*Aim of the task*
Report, from the records below, every line where the word "camera" appears.

*Dataset extract*
------------
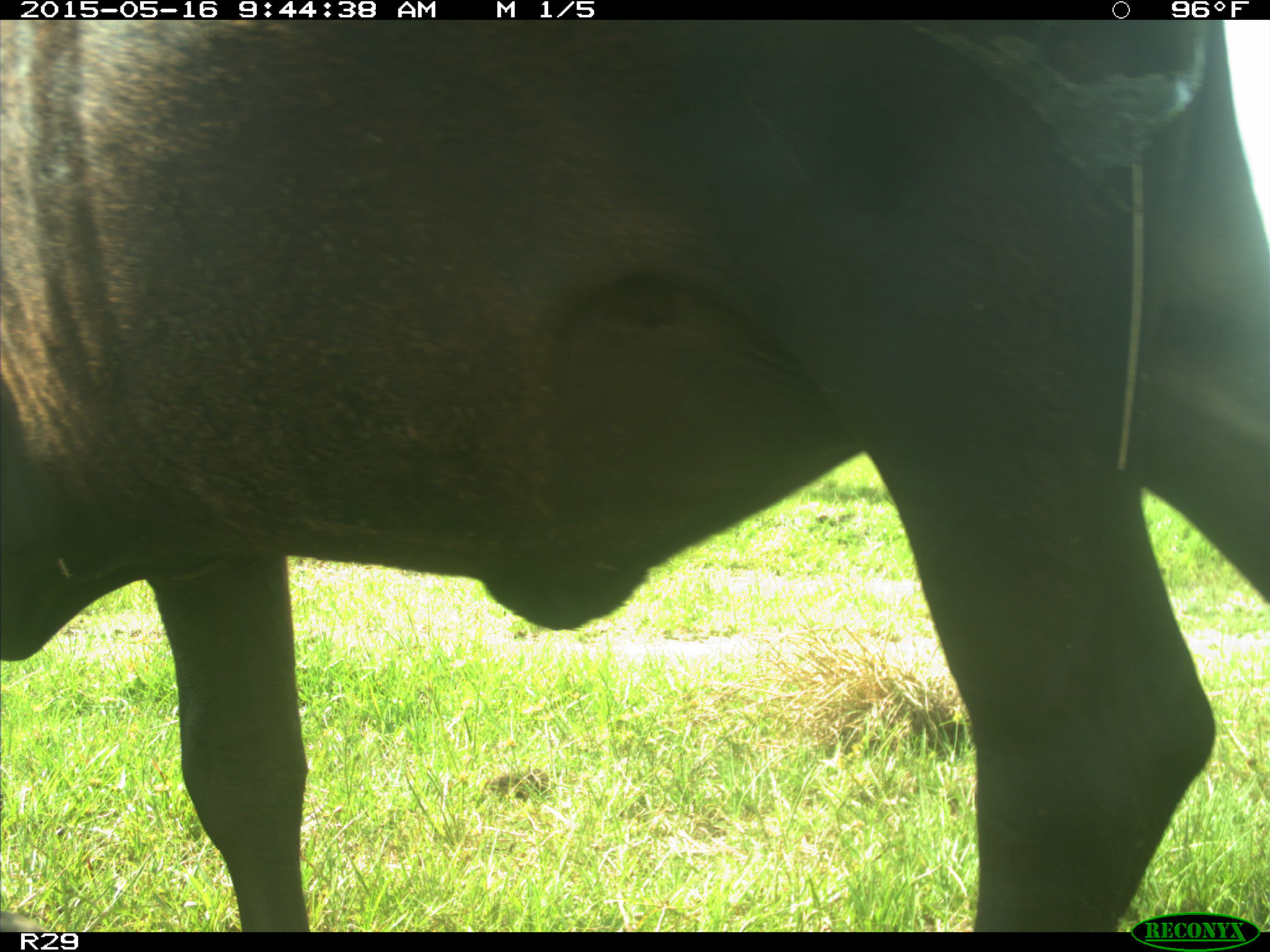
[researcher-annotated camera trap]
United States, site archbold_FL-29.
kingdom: Animalia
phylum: Chordata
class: Mammalia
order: Artiodactyla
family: Bovidae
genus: Bos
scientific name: Bos taurus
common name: domestic cow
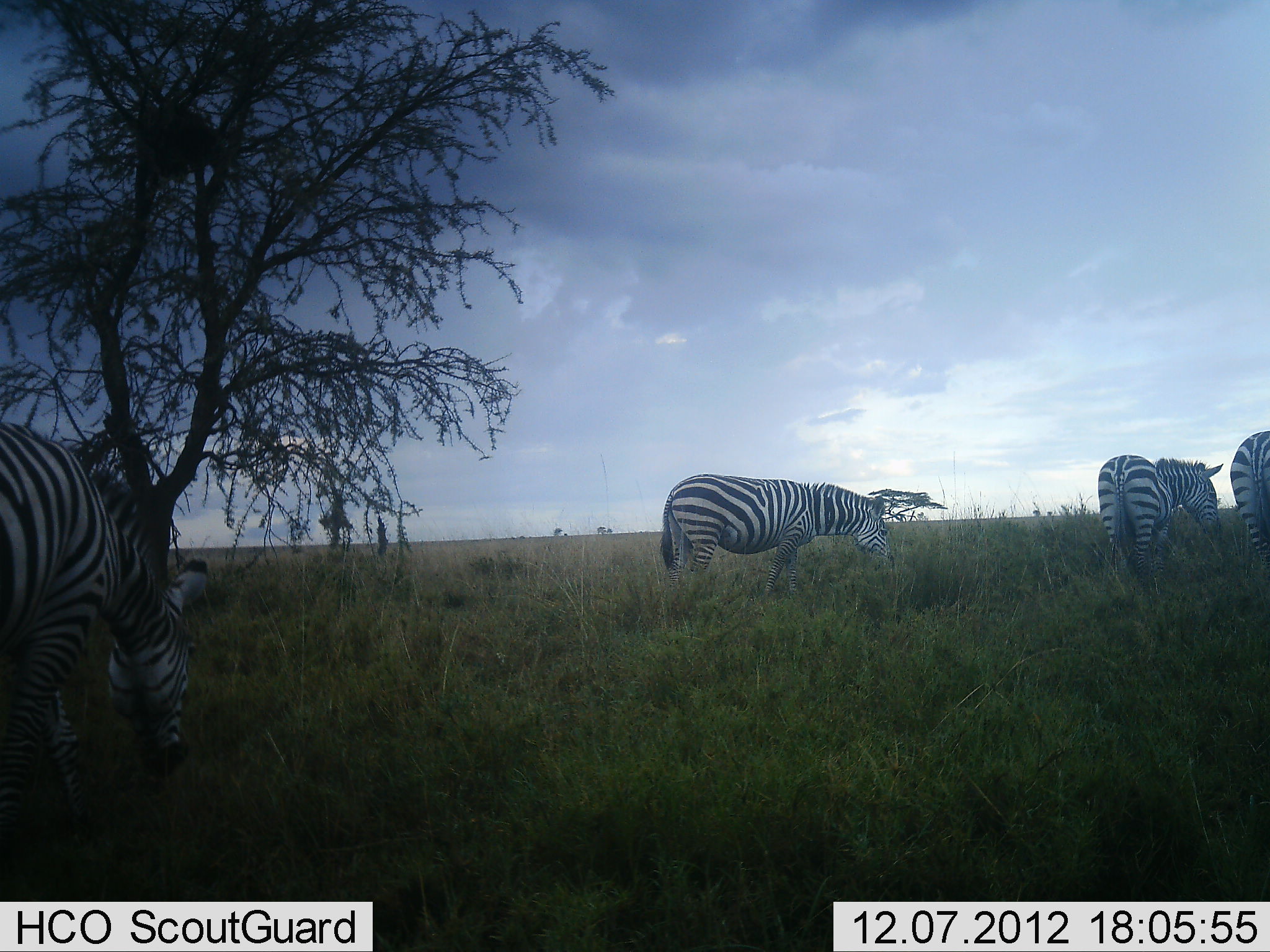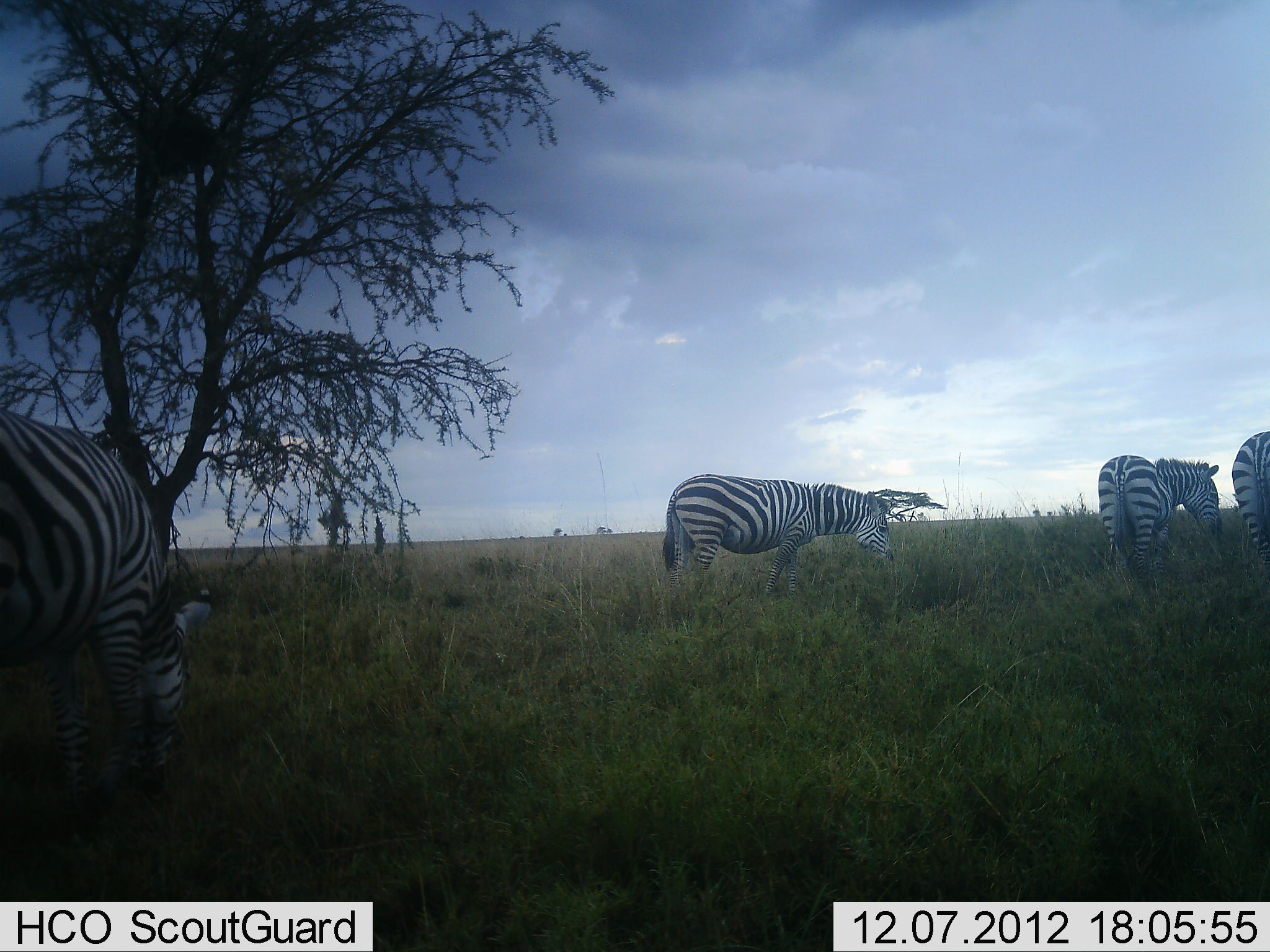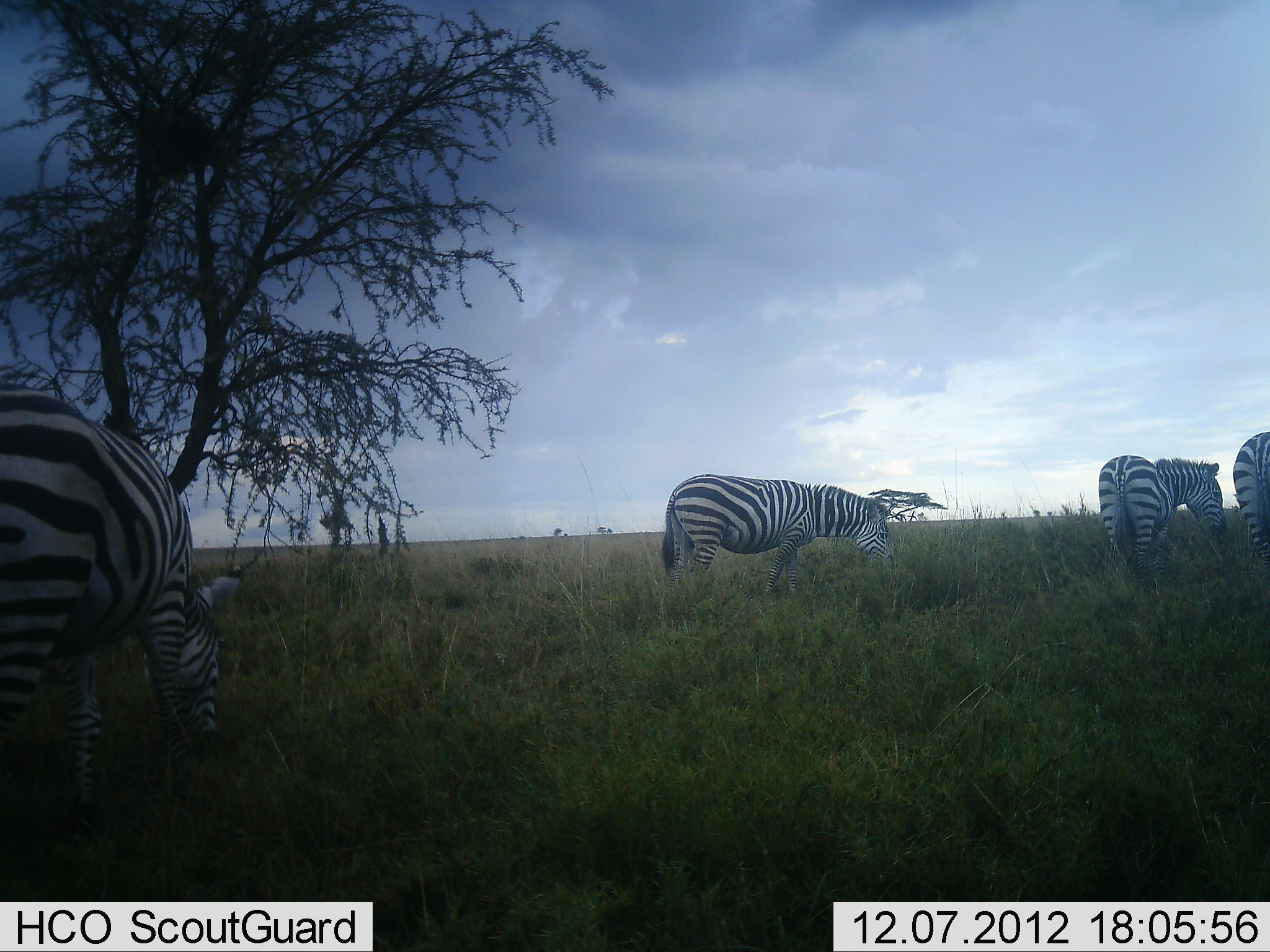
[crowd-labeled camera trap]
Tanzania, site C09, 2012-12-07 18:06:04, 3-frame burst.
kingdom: Animalia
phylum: Chordata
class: Mammalia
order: Perissodactyla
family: Equidae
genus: Equus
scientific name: Equus quagga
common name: plains zebra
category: zebra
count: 4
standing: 50%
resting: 0%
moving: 10%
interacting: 0%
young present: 0%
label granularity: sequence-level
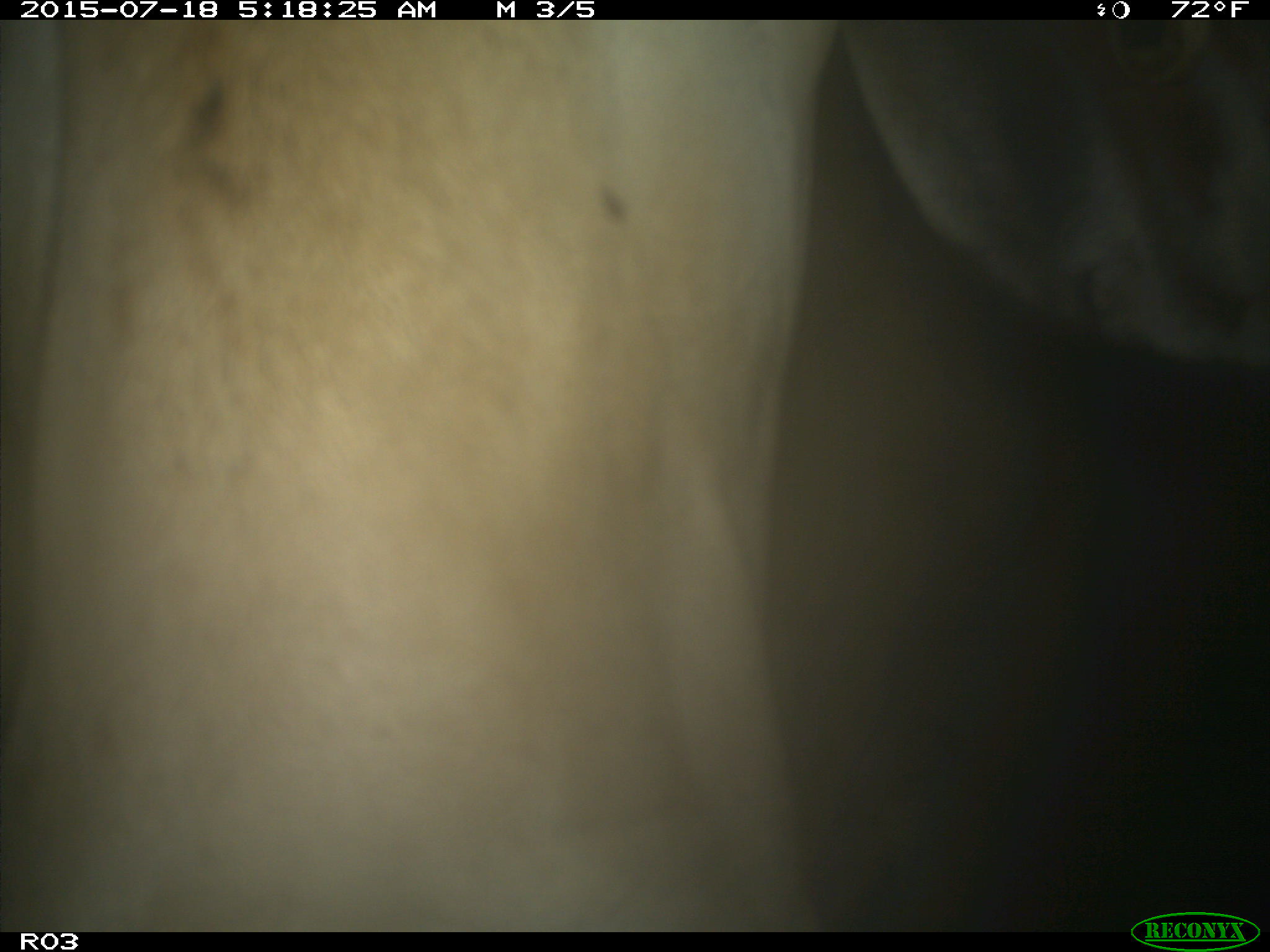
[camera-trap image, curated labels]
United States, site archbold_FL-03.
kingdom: Animalia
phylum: Chordata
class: Mammalia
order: Artiodactyla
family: Bovidae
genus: Bos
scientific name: Bos taurus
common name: domestic cow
Bos taurus (domestic cow).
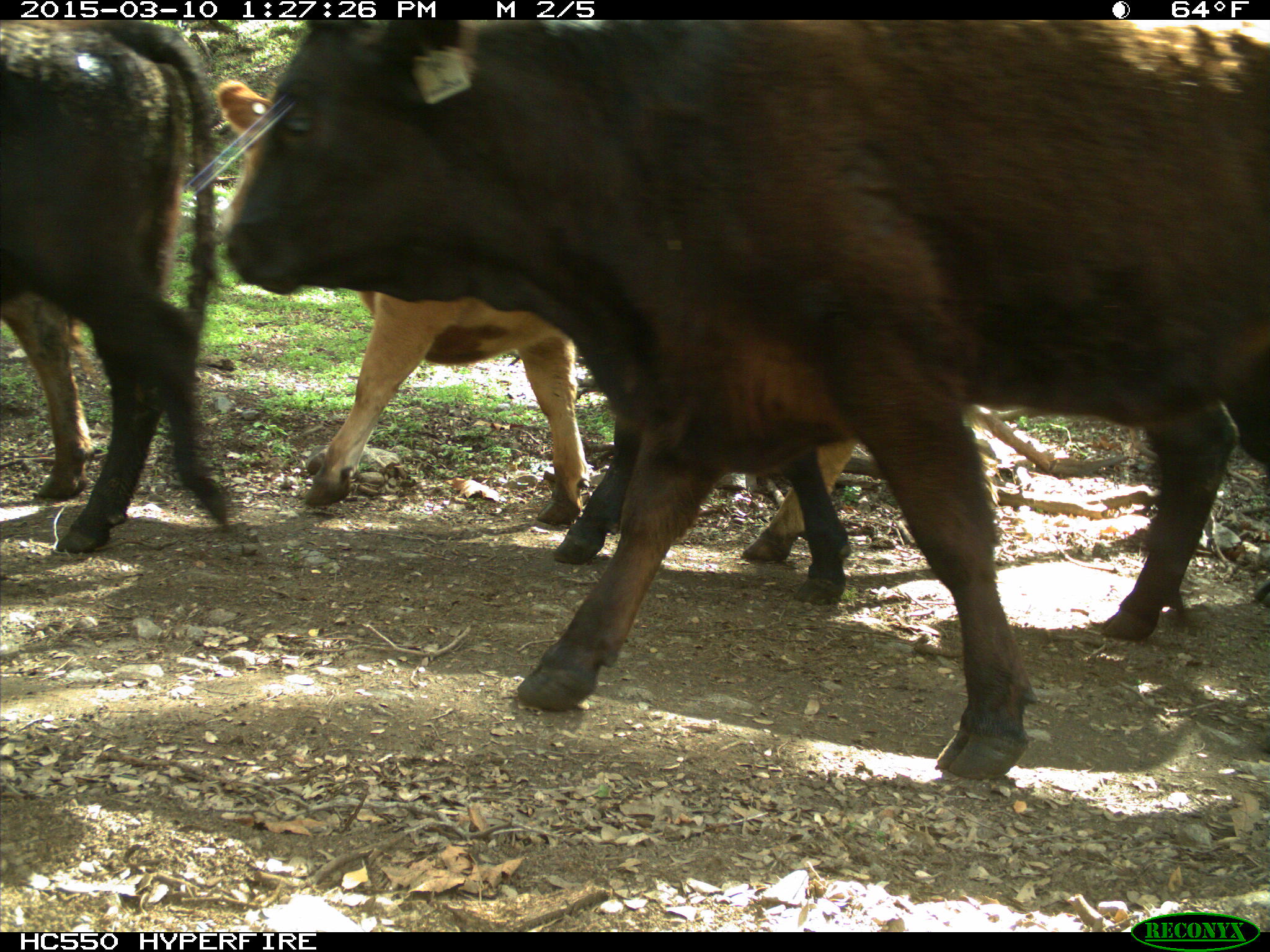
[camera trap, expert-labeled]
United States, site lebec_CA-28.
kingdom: Animalia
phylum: Chordata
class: Mammalia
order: Artiodactyla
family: Bovidae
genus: Bos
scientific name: Bos taurus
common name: domestic cow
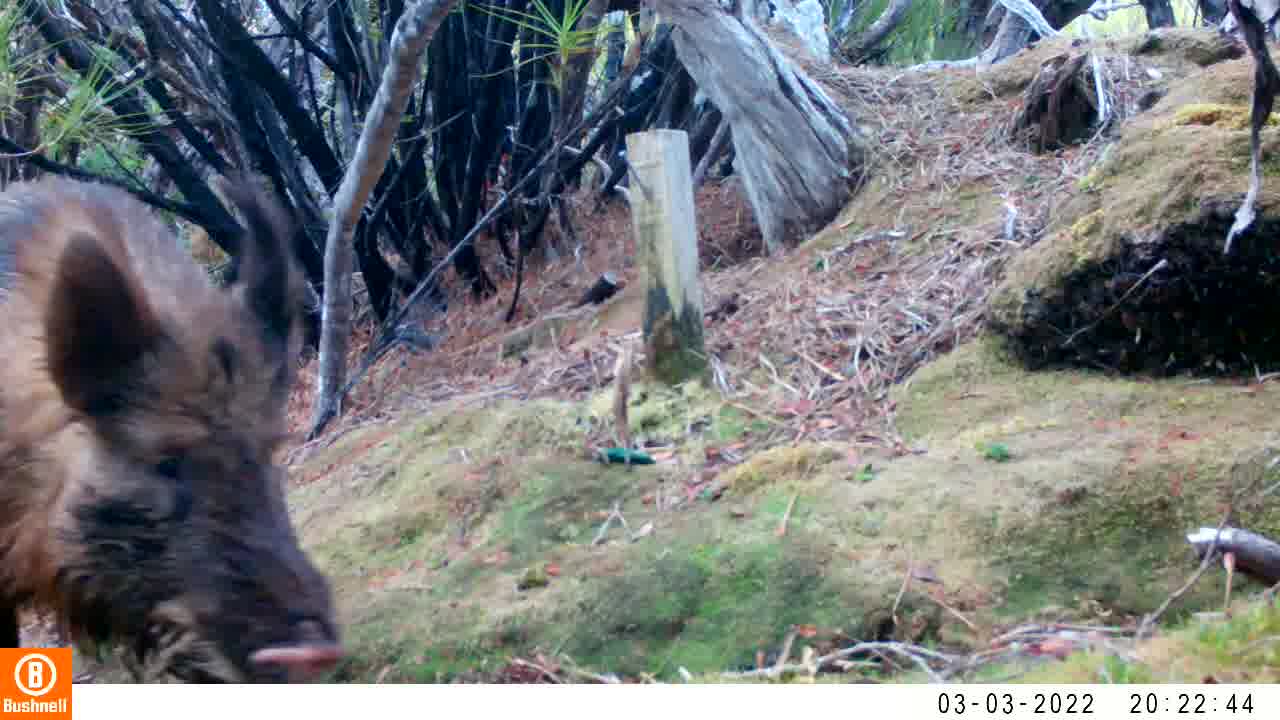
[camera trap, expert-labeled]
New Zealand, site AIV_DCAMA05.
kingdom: Animalia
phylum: Chordata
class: Mammalia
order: Artiodactyla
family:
------------
*Solution*
[researcher-annotated camera trap]
[crowd-labeled camera trap]
[camera-trap image, curated labels]
[camera trap, expert-labeled]
[camera trap, expert-labeled]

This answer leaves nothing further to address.